• _TASK REQUIREMENTS_: Please quote every line of the data below word for word, leaving out the picture markers.

• _Short text fragments from websites_:
== Segment start ==
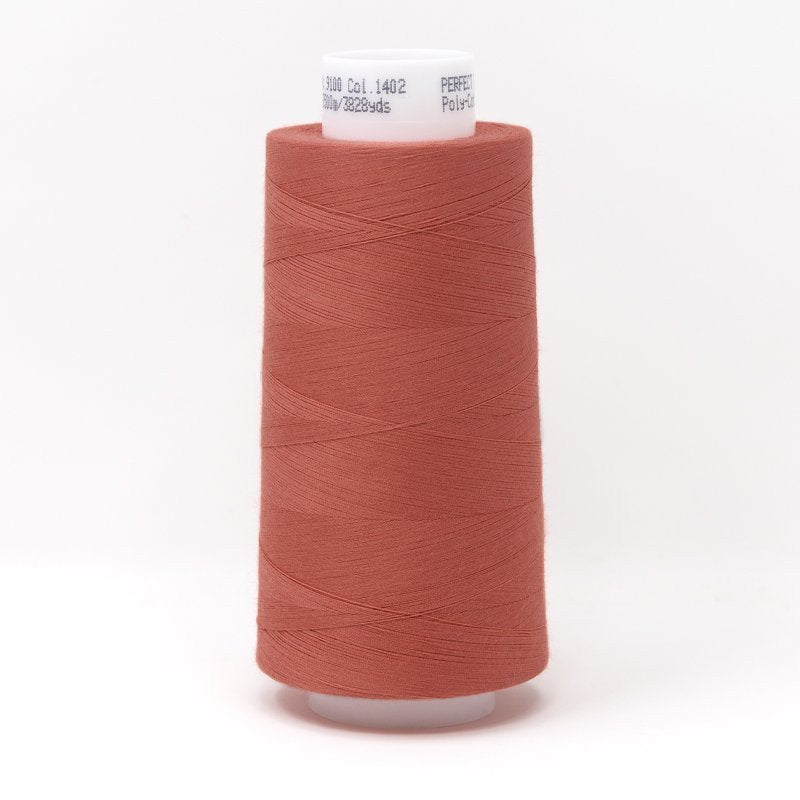 Perfect Quilting Thread 3500M 1402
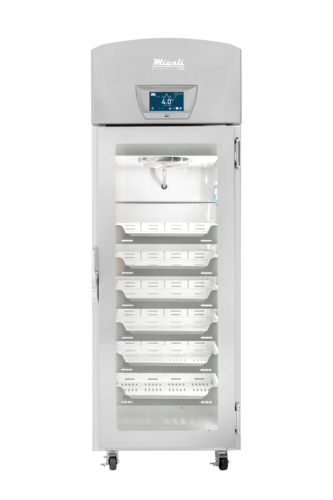Migali EVOX-1RG-PH Medical-Grade Refrigerator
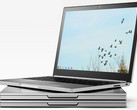 New Google Chromebook Pixel with 5th-gen Intel Core processor
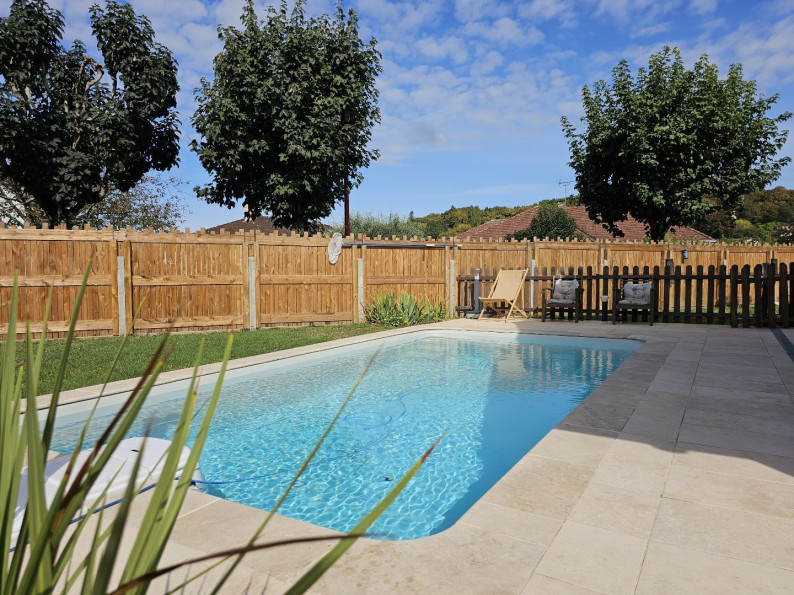 à vendre Maison Puyoo - Photo 3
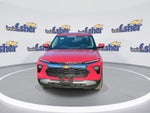 2026 Chevrolet Trailblazer LT SUV AWD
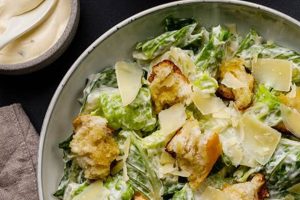 Classic Caesar Salad Recipe with Egg Quick Salad Recipes for Healthy Salad Ideas to Boost Your Nutrition Classic Caesar Salad Recipe with Egg | Quick Salad Recipes for Healthy Salad Ideas to Boost Your Nutrition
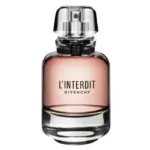 Givenchy L'Interdit Eau De Parfum Spray 80ml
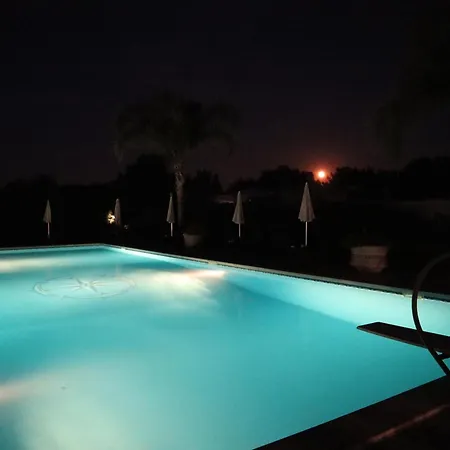 I Due Pini Bed and breakfast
== Segment end ==
• _RESULT FOR THIS TASK_:
 Perfect Quilting Thread 3500M 1402
Migali EVOX-1RG-PH Medical-Grade Refrigerator
 New Google Chromebook Pixel with 5th-gen Intel Core processor
 à vendre Maison Puyoo - Photo 3
 2026 Chevrolet Trailblazer LT SUV AWD
 Classic Caesar Salad Recipe with Egg Quick Salad Recipes for Healthy Salad Ideas to Boost Your Nutrition Classic Caesar Salad Recipe with Egg | Quick Salad Recipes for Healthy Salad Ideas to Boost Your Nutrition
 Givenchy L'Interdit Eau De Parfum Spray 80ml
 I Due Pini Bed and breakfast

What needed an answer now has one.